Al Jackson Jr.: The Sound Of 60s Soul
Super great fantastic article I stumbled over while thinking about Al Jackson, Jr.
That moment comes, on “I Can’t Turn You Loose,” four bars past the beginning of the vamp leading toward the fade. He flagged this section with a transitional lick, repeated three times, after which he kicks into the home stretch, imperceptibly notching the tempo down. Of course, this builds the tension even more, and with that Redding, a gut-busting, hyperventilating, strangle-voiced shouter, goes deep into the gospel well, barking through his ad-libs: “I can’t, uh, turn you loose. Never, I’m never gonna turn you lose. I’m gonna keep holding on … turn you lose. Gonna keep a grip on you, I can’t turn you loose …” He’s a one-man call and response, preacher and choir, asking for and hollering back his own amens.

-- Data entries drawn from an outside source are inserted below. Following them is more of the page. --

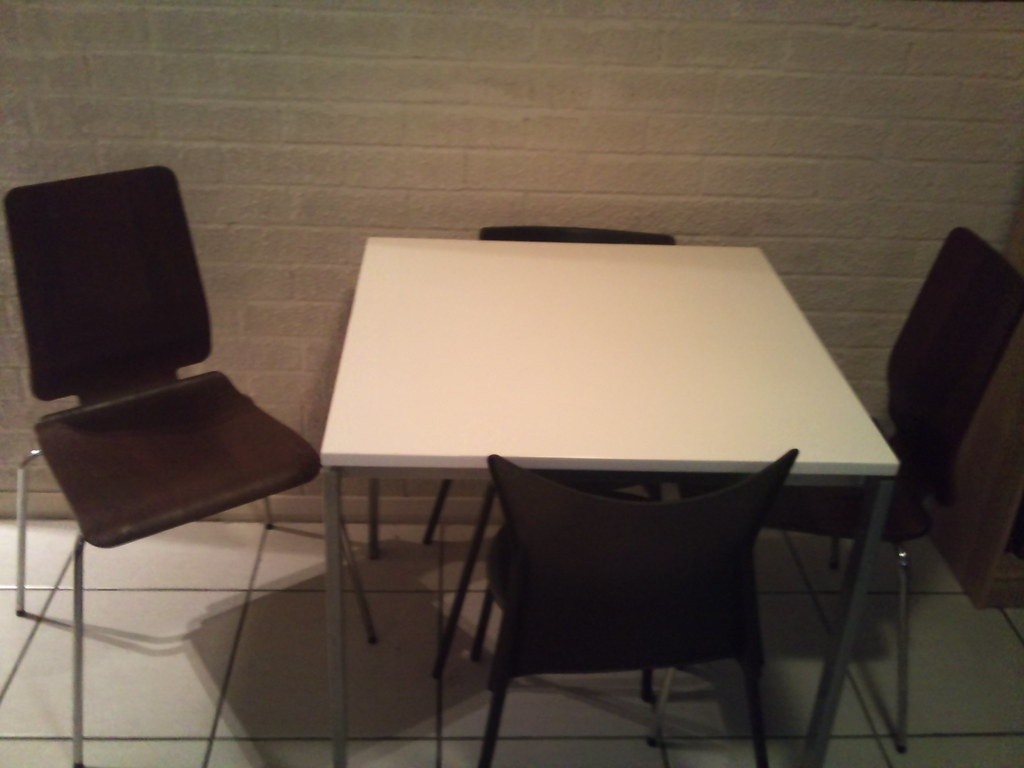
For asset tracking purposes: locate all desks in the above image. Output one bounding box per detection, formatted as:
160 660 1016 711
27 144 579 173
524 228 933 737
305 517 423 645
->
316 234 899 767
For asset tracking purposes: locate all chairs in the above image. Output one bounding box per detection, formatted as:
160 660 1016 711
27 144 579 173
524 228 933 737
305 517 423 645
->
647 226 1024 752
3 166 379 768
423 226 800 768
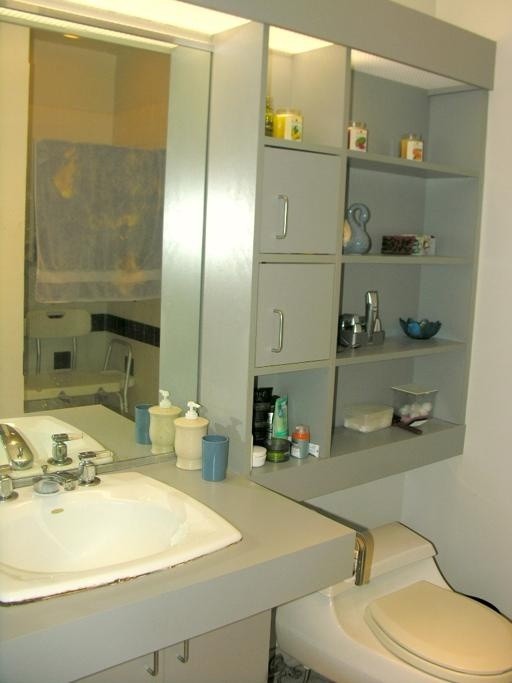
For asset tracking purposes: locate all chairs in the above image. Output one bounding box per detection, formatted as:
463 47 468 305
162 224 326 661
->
27 307 91 376
99 339 134 418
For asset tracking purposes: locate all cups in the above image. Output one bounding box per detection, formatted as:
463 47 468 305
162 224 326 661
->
134 403 154 446
201 434 230 482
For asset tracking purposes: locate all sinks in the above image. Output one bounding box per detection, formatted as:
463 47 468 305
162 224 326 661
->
0 415 114 477
1 469 210 573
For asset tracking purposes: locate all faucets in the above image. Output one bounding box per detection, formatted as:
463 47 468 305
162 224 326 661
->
53 471 79 492
0 422 33 484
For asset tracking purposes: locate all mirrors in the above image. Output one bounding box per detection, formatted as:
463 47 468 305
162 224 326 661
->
0 1 214 487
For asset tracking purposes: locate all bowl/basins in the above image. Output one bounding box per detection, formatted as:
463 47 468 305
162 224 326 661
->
397 316 442 340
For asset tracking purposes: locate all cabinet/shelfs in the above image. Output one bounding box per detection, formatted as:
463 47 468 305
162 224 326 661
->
72 608 272 683
192 2 495 500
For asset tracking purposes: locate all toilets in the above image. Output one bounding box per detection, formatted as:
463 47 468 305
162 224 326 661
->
274 522 512 683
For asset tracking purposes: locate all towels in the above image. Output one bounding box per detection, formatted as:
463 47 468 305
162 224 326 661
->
25 140 166 305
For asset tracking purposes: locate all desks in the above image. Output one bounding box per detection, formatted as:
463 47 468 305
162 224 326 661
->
24 368 123 412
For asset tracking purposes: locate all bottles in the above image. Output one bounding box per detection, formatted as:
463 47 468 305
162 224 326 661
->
399 132 424 163
348 120 368 153
273 108 303 142
264 95 272 137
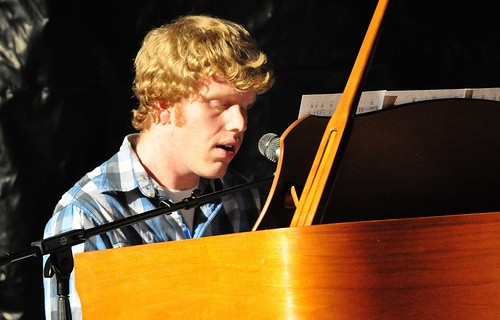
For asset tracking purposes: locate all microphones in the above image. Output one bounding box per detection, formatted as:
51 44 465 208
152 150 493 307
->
258 133 280 162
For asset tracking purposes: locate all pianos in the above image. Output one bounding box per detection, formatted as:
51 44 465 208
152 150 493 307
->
68 1 500 320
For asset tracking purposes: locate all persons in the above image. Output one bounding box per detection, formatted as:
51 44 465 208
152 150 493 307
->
40 14 281 320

And then, out of nowhere, Jackson is on the snare, pounding straight-eights on the last bar, circling around the toms, and ending with a crash – the first in the entire song – on the first beat of bar nine. That’s all it takes, no more or less, to rocket these few seconds into groove immortality. In fact, no disrespect to the mighty Otis Redding, it is the detail that elevates this from being merely a great performance to reaching the peak of this singer’s up-tempo catalog.